STATED EXERCISE 1
Transcribe the interview word for word from "That’s crazy twon." to "contemporary life yeah.".
STATED EXERCISE 2
In the interview, what was the name of Ray's favorite library program to run?
STATED EXERCISE 3
Pick up the interview where it stops and keep it going.

TEXT TO READ
-- BEGIN --

AC: That’s super cool. I think I kind of asked you before, but was there something specific that made you want to use technology for art?

Ray: I think my experience with the library. Actually, my favorite program to run was this family program every other Saturday called Craft and Code. And I would make the parents come with the kids. And we would all just use Makey Makeys or like paper circuits, which is like copper tape and stickers to make circuits or think about computation and sequencing. I’d always start with [picking] a random book on insects or animals and we’d start with picking a random insect or animal and then kind of making our bodies the insect and trying to move like them. So really trying to understand I think the movement of energy.

But also yeah, craft, accessible materials, things around the house. I think that whole experience made me understand because I was like learning the technology as I was teaching it. Like how cool and magical this is. Like it’s wizardry. What do you mean you press a button and all of these lights go on?

That’s crazy twon. Like what do you mean that if I rotate this one thing this other thing will do something like that’s a magic trick! Straight up! Like Wi-Fi radio signals, like Bluetooth, Bluetooth is insane! [It’s] insane and sometimes it doesn’t work which is crazy. […] They’re both unreliable and deeply important to contemporary life yeah.

AC: We’re so connected these days in so many ways. Like everything is at the touch of our fingers. Right now, you could call someone in Southern Spain right now or in like Japan. It’s so simple and it happens at the speed of light. If you have Wi-Fi, you’re able to do that, which is so crazy.

Ray: It is so crazy. What’s even more insane to me is that sometimes I wish we had teleportation. I have a hard time leaving my house and I’m like, I wish for teleportation. But what’s really interesting to me, I think especially, [is that] you can call someone in southern SSain, but you might not know what it smells like right now in Southern Spain. Stuff like that where I’m just like woahh, there’s still a limitation to technology that is so beautiful and poetic because you can connect with someone and still not know their whole experience.

AC: Yeah totally I saw something really interesting that other day, I saw a YouTube video of this girl going around and asking people if they think they can really know someone if you’ve never met them. And I think that kind of speaks to that, where you can meet people online and feel like you know them very well, but you don’t know everything about them in a very similar way. 

It’s like they show themselves to you, for the most part, as this pristine image. You can very much edit yourself or like, not edit necessarily, but like, I don’t know, put yourself out there the way you want to be perceived. The person you’re talking to doesn’t need to know if you’re in stressful situation, etc. You only get a little bit of it, which is what technology does. I think when you’re talking about limitations, it’s really interesting. The way we can hear the wind on the other end of the phone, but we don’t know what that smells like, we don’t know what that feels like on our skin. It’s interesting. [Technology] picks a couple senses that’s possible to transmit via phone call per se. But we don’t get the ones that make us very very human, such as touch and smell and things like that.

Ray: Yeah, there’s been a couple of times where I’ve like had a really good vibe with somebody online and then we meet in person and it’s really hard for us. So now I don’t fully trust it when I’ve only talked with somebody online because there’s a pacing to it […]. You see, this is the thing. Like it goes back to the thing about being in art and having to chill out and learn to chill out. Because when you’re online in a way, you kind of have a goal in mind sometimes. Or maybe there’s a purpose you’ve met somebody around. But when you’re in the physical world together, I don’t know. Sometimes somebody might be dysregulated and the way that they communicate might not be something you fully understand.

-- END --

Recorded data

-- BEGIN --

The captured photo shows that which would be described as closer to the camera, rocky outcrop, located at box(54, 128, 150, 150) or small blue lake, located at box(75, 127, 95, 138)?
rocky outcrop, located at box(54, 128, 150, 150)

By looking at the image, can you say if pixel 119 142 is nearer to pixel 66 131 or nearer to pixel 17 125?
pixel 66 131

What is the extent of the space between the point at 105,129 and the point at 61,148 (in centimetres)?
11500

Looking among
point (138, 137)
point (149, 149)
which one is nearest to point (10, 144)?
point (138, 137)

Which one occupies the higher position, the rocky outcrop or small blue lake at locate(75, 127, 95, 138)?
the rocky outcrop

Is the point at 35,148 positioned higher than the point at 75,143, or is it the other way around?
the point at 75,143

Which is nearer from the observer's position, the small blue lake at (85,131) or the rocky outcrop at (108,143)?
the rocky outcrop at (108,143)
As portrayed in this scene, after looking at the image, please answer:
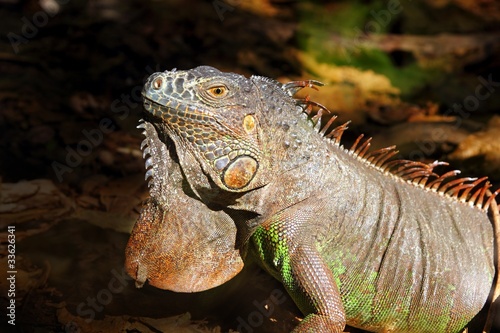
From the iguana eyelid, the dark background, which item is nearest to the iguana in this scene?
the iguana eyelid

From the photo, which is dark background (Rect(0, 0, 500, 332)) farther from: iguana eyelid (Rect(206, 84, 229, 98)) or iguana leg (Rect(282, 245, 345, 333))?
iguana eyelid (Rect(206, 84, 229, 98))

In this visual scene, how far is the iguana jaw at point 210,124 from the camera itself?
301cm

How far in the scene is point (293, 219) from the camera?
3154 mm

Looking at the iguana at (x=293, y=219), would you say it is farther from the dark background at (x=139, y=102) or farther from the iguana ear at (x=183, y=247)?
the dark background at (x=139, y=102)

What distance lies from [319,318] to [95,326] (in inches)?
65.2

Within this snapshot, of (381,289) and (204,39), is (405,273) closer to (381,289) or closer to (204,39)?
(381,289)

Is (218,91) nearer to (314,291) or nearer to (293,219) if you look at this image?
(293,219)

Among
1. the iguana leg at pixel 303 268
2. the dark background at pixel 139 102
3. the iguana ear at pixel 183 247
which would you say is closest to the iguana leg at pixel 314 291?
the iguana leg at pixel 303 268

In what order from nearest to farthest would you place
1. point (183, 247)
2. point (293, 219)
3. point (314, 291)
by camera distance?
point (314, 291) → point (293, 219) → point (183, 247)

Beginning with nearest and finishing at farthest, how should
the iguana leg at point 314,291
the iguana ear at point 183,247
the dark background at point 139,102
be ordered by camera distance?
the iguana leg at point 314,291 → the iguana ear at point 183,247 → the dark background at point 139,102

-- END --
-- BEGIN --

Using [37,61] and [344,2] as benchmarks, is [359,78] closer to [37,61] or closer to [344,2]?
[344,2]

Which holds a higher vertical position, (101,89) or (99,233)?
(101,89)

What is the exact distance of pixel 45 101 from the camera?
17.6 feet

-- END --
-- BEGIN --

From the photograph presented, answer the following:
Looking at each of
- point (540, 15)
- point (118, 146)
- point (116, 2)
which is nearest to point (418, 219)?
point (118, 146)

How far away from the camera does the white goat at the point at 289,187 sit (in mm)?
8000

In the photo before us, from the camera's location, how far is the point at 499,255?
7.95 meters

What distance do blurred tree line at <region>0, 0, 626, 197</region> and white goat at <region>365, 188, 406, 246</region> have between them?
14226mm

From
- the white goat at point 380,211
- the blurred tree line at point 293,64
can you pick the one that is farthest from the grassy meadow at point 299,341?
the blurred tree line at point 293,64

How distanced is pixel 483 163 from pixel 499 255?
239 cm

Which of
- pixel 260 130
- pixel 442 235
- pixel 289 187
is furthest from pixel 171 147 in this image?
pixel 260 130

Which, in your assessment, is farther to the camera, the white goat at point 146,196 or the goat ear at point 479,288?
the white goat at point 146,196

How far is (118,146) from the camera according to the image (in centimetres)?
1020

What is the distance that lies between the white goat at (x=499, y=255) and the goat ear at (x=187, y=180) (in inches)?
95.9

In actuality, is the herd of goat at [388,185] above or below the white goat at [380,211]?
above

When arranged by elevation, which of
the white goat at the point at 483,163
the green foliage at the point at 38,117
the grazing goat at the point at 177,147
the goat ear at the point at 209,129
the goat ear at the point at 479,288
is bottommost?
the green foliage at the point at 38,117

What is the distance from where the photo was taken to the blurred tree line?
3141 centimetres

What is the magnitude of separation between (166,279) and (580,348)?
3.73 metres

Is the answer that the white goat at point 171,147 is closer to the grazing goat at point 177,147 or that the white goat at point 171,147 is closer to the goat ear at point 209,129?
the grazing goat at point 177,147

-- END --

TASK RESULT 1
That’s crazy twon. Like what do you mean that if I rotate this one thing this other thing will do something like that’s a magic trick! Straight up! Like Wi-Fi radio signals, like Bluetooth, Bluetooth is insane! [It’s] insane and sometimes it doesn’t work which is crazy. […] They’re both unreliable and deeply important to contemporary life yeah.

TASK RESULT 2
Craft and Code

TASK RESULT 3
AC Or are compatible with? 

Ray: Yeah, totally. And I think that makes it really tricky because then it’s like, oh, I thought I knew you, but there’s parts of you that maybe we didn’t anticipate because now we have to think about our bodies in sharing the same space and maybe different bodies, having different needs. Like different minds having different needs, different communication styles.

AC: It’s actually so interesting when you think of art too and technological art, but just art in general; I guess the way there’s a limit to the connection you can have. There’s always some sort of limit. Like if you don’t know, art can make you feel things art and can connect people in so many things. Or like you’re saying with technological art, there’s limitations that are kind of beautiful because it’s not human, but art is so connecting. People bond over art in so many ways, but it never really can fully mimic real human interaction.

Ray: Yeah, I kind of want to make these circuits that just look like bodies, not real bodies, but [it would be] so fun to just like make them a little freaky.

Also not all interactive art has to be technological. I used to do these fill in the blank phrases and people would just come fill them out, but now it’s different because it’s like when you make something that has circuits and shit, you have to like make sure that this won’t scare them. Like they won’t be scared that it’s gonna fall off [or break], so yeah there’s a lot more work that goes into making this versus something on paper. Just the considerations of each medium is so different, I feel like and I don’t know what to do with that.

AC: Do you think that could also come from the way that people are kind of maybe alienated from technology or don’t fully understand it as well as they understand physical mediums like paper?

Ray: Yeah, I think it’s a question of trust. Like, how do we trust a physical object? How do we trust that when we interact with the physical object, it’ll be kind to us maybe? Or like the connection will sustain into something that we can understand. Which is a gamble, right? Any connection is a gamble and that’s the other fun thing. […] Connection is fragile and I think electricity, sculpting electricity, right? When you’re sodering something and connecting all the components. Just like sculpting electricity is its own kind of medium, or its own kind of fragility. And all connection is fragile, right? Humans are made of blood and bones, and so disability is going to come for all of us and there’s going to be a time when we maybe don’t understand the rest of the world or whatever. So yeah, it’s really interesting to build a whole entire system and it teaches me a lot.

AC: I guess just to wrap this up, what drew you to HTMIles?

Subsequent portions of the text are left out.